We hold these truths to be self-evident, that all men are created equal, that they are endowed by their Creator with certain unalienable Rights, that among these are Life, Liberty and the pursuit of Happiness. - That to secure these rights, Governments are instituted among Men, deriving their just powers from the consent of the governed.

Thursday, February 22, 2018

Economic Freedom

            The liberty principle for this Freedom Friday is that something must be done in order to change the economic freedom of any nation. The 2018 Index of Economic Freedom was recently published by The Heritage Foundation. The Index is an annual study that compares economic freedom in 180 countries with 6 nations not ranked at all. The top ten nations this year include the following: (1) Hong Kong, (2) Singapore, (3) New Zealand, (4) Switzerland, (5) Australia, (6) Ireland, (7) Estonia, (8) United Kingdom, (9) Canada, and (10) United Arab Emirates. The United States ranked 18th.

            Hong Kong, Singapore, and New Zealand are considered economically “free” nations. The next seven nations listed are “mostly free” and are joined by the following nations:
(11) Iceland, (12) Denmark, (13) Taiwan, (14) Luxembourg, (15) Sweden, (16) Georgia,
(17) Netherlands, (18) United States, (19) Lithuania, and (20) Chile.

            The United States has steadily dropped in the index over the past decade. The good news is that it might have stopped dropping. Patrick Tyrrell and Anthony B. Kim posted an article at The Daily Signal titled “5 Takeaways from the 2018 Index of Economic Freedom.” They note that the index “compares countries’ entrepreneurial environments.” Their statement continues with the following explanation.

Since 1995, the index has measured a nation’s commitment to limited government and free enterprise on a scale of 9 to 100 by evaluating four critical policy pillars, including rule of law and regulatory efficiency.

These commitments are powerful forces that help societies grow in economic freedom. Countries that achieve higher levels of economic freedom consistently outperform others in economic growth, long-term prosperity, and social progress. Those with lower economic freedom, on the other hand, risk economic stagnation, high unemployment, and deteriorating social conditions.

            After reading their explanation for ranking, we can better understand why the United States kept dropping in the index. Apparently, our national leaders took the necessary steps to stop the free fall.

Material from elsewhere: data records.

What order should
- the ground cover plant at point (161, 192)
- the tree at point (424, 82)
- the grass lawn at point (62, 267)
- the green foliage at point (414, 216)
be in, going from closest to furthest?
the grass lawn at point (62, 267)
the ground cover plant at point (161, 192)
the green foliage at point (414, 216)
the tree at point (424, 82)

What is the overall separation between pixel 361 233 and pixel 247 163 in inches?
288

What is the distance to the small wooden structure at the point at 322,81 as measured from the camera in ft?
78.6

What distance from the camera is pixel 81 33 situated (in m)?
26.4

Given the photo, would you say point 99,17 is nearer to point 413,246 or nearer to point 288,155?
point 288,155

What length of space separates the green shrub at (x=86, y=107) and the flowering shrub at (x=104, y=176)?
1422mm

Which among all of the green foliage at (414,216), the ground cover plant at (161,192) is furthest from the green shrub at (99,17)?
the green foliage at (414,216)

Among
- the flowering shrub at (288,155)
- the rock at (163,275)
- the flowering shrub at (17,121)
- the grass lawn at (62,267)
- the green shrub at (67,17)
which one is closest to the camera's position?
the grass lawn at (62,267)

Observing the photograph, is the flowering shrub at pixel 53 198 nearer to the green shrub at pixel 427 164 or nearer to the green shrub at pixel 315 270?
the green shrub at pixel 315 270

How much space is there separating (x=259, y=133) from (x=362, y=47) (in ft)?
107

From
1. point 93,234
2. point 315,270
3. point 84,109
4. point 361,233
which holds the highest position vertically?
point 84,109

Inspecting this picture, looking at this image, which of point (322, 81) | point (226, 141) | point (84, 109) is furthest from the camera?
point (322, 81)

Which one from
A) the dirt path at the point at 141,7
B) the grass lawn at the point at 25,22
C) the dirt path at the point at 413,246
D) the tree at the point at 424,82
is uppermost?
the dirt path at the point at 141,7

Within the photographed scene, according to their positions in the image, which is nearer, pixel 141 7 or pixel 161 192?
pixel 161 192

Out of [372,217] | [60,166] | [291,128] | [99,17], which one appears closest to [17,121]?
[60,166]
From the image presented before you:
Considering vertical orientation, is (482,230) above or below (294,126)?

The Daily Signal article lists the five points that we need to understand.

1. The world economy overall is rated “moderately free….”

2. Six economies … have achieved very high scores of 80 or more, putting them in the category of economically “free.” [I see only three with that score.] …

3. Economies rated “free” or “mostly free” in the 2018 index enjoy incomes that are more than twice the average levels in all other countries….

4. Economically freer countries that open their societies to new ideas, products, and innovations have largely achieved high levels of social progress….

5. The United States, ranked “mostly free,” had not been performing well in the index over the last decade. That precipitous slide has now fortunately come to a halt, with signs of renewed economic growth reinforced by major regulatory and tax reforms that elevate business confidence and investment….

            So, the figures show that our economy is doing better. The people feel that the economy is doing better. The Trump policies must be doing some good!